Given problem: Copy out the data below, substituting "standing adult" for every instance of "standing woman" and keeping everything else the same.

Records for the task:

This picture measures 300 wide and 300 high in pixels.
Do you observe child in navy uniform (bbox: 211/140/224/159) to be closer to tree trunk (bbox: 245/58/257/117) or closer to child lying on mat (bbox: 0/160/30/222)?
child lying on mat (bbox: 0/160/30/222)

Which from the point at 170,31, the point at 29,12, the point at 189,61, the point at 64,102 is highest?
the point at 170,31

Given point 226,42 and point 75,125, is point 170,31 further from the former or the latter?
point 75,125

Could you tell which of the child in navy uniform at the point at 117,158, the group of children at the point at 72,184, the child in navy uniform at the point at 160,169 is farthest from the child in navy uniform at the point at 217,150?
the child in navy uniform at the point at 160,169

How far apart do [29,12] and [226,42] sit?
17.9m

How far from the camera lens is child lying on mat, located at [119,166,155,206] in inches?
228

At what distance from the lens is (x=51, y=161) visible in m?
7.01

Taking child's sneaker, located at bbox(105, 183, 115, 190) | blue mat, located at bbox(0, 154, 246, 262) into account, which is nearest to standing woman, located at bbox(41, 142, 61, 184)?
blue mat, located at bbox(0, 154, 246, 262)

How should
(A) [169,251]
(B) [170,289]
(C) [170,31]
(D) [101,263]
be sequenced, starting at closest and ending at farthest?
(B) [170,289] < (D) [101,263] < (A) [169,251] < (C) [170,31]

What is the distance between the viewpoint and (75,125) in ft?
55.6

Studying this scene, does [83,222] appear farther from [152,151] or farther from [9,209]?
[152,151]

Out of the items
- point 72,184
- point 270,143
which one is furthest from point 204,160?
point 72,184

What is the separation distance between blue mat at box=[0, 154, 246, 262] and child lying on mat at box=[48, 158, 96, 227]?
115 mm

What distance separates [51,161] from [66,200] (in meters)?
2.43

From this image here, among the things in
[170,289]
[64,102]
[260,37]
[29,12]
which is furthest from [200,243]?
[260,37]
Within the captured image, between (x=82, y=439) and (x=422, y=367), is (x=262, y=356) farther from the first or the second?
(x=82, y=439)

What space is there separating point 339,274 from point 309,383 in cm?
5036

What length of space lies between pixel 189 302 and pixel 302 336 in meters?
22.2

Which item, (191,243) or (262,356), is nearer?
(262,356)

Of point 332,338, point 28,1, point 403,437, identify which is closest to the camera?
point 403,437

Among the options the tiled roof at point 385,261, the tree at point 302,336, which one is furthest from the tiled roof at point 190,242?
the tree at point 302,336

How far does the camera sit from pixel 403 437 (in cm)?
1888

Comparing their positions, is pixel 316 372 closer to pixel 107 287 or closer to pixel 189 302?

Written solution:
This picture measures 300 wide and 300 high in pixels.
Do you observe child in navy uniform (bbox: 211/140/224/159) to be closer to tree trunk (bbox: 245/58/257/117) or closer to child lying on mat (bbox: 0/160/30/222)?
child lying on mat (bbox: 0/160/30/222)

Which from the point at 170,31, the point at 29,12, the point at 189,61, the point at 64,102 is highest?
the point at 170,31

Given point 226,42 and point 75,125, is point 170,31 further from the former or the latter?
point 75,125

Could you tell which of the child in navy uniform at the point at 117,158, the group of children at the point at 72,184, the child in navy uniform at the point at 160,169 is farthest from the child in navy uniform at the point at 217,150?
the child in navy uniform at the point at 160,169

How far apart do [29,12] and [226,42] sit?
17.9m

How far from the camera lens is child lying on mat, located at [119,166,155,206] in inches?
228

At what distance from the lens is (x=51, y=161) visible in m?
7.01

Taking child's sneaker, located at bbox(105, 183, 115, 190) | blue mat, located at bbox(0, 154, 246, 262) into account, which is nearest to standing adult, located at bbox(41, 142, 61, 184)?
blue mat, located at bbox(0, 154, 246, 262)

How should
(A) [169,251]
(B) [170,289]
(C) [170,31]
(D) [101,263]
be sequenced, starting at closest and ending at farthest?
(B) [170,289] < (D) [101,263] < (A) [169,251] < (C) [170,31]

What is the distance between the viewpoint and (75,125) in ft?
55.6

Studying this scene, does [83,222] appear farther from [152,151] or farther from [9,209]?
[152,151]

Out of the items
- point 72,184
- point 270,143
which one is furthest from point 204,160?
point 72,184

What is the separation distance between blue mat at box=[0, 154, 246, 262] and child lying on mat at box=[48, 158, 96, 227]?
115 mm

What distance separates [51,161] from [66,200] (in meters)?
2.43

From this image here, among the things in
[170,289]
[64,102]
[260,37]
[29,12]
which is furthest from [200,243]?
[260,37]
Within the captured image, between (x=82, y=439) and (x=422, y=367), is (x=262, y=356) farther from the first or the second?
(x=82, y=439)

What space is there separating point 339,274 from point 309,383 in cm?
5036

What length of space lies between pixel 189 302 and pixel 302 336 in meters?
22.2

Which item, (191,243) or (262,356), is nearer?
(262,356)

Of point 332,338, point 28,1, point 403,437, identify which is closest to the camera?
point 403,437

Among the options the tiled roof at point 385,261, the tree at point 302,336, which one is furthest from the tiled roof at point 190,242?
the tree at point 302,336

How far does the camera sit from pixel 403 437 (in cm)?
1888

Comparing their positions, is pixel 316 372 closer to pixel 107 287 or closer to pixel 189 302?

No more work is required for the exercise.